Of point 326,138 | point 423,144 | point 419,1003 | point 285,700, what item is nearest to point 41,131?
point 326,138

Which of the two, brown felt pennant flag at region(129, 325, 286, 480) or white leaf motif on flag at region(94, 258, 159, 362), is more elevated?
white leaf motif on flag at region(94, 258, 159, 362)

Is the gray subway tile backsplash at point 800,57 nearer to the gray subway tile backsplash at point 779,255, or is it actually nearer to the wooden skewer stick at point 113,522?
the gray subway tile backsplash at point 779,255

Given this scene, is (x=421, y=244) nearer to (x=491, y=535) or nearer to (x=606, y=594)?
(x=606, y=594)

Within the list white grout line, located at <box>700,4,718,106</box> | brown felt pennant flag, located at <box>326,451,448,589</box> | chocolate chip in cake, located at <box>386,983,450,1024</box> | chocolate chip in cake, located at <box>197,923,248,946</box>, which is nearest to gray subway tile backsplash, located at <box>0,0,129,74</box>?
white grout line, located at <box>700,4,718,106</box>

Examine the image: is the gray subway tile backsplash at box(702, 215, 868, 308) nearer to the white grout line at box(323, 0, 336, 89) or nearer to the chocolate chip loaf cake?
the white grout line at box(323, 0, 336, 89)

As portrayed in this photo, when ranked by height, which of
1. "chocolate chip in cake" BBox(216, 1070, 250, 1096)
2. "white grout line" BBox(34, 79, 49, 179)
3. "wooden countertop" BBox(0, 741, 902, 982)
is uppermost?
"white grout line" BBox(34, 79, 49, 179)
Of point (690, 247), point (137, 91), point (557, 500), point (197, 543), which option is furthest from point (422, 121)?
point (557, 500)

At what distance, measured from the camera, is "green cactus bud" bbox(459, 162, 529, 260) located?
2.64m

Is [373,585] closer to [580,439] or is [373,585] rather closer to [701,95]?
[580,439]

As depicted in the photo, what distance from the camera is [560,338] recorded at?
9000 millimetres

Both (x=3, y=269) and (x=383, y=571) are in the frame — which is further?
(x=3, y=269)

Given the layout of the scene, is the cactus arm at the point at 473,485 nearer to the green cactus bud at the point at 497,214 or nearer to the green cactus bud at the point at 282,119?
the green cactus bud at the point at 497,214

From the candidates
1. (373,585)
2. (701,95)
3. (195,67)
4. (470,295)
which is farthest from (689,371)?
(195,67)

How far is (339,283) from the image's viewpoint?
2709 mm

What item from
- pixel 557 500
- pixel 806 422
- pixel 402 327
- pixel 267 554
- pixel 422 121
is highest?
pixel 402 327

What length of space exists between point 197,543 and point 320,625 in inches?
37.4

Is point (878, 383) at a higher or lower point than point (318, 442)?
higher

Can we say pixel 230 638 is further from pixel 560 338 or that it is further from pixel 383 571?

**問題の説明:** 上の一覧のうち、「Examine the image: is」を含む行から始まり一覧の最後の行で終わる部分を、両端の行も含めて一字一句変えずにもう一度示してください。

**解答:**
Examine the image: is the gray subway tile backsplash at box(702, 215, 868, 308) nearer to the white grout line at box(323, 0, 336, 89) or nearer to the chocolate chip loaf cake?
the white grout line at box(323, 0, 336, 89)

As portrayed in this photo, when ranked by height, which of
1. "chocolate chip in cake" BBox(216, 1070, 250, 1096)
2. "white grout line" BBox(34, 79, 49, 179)
3. "wooden countertop" BBox(0, 741, 902, 982)
is uppermost?
"white grout line" BBox(34, 79, 49, 179)
Of point (690, 247), point (137, 91), point (557, 500), point (197, 543), which option is furthest from point (422, 121)?
point (557, 500)

At what distance, measured from the camera, is "green cactus bud" bbox(459, 162, 529, 260) located?
2.64m

Is [373,585] closer to [580,439] or is [373,585] rather closer to [701,95]?
[580,439]

As depicted in the photo, what distance from the camera is [560,338] recorded at?
9000 millimetres

Both (x=3, y=269) and (x=383, y=571) are in the frame — which is further?
(x=3, y=269)

Given the layout of the scene, is the cactus arm at the point at 473,485 nearer to the green cactus bud at the point at 497,214 or nearer to the green cactus bud at the point at 282,119?
the green cactus bud at the point at 497,214

From the candidates
1. (373,585)
2. (701,95)
3. (195,67)
4. (470,295)
which is farthest from (689,371)?
(195,67)

How far is (339,283) from the image's viewpoint?
2709 mm

What item from
- pixel 557 500
- pixel 806 422
- pixel 402 327
- pixel 267 554
- pixel 422 121
is highest?
pixel 402 327

What length of space exists between point 197,543 and point 320,625 in inches?
37.4

Is point (878, 383) at a higher or lower point than point (318, 442)?
higher

Can we say pixel 230 638 is further from pixel 560 338 or that it is further from pixel 383 571?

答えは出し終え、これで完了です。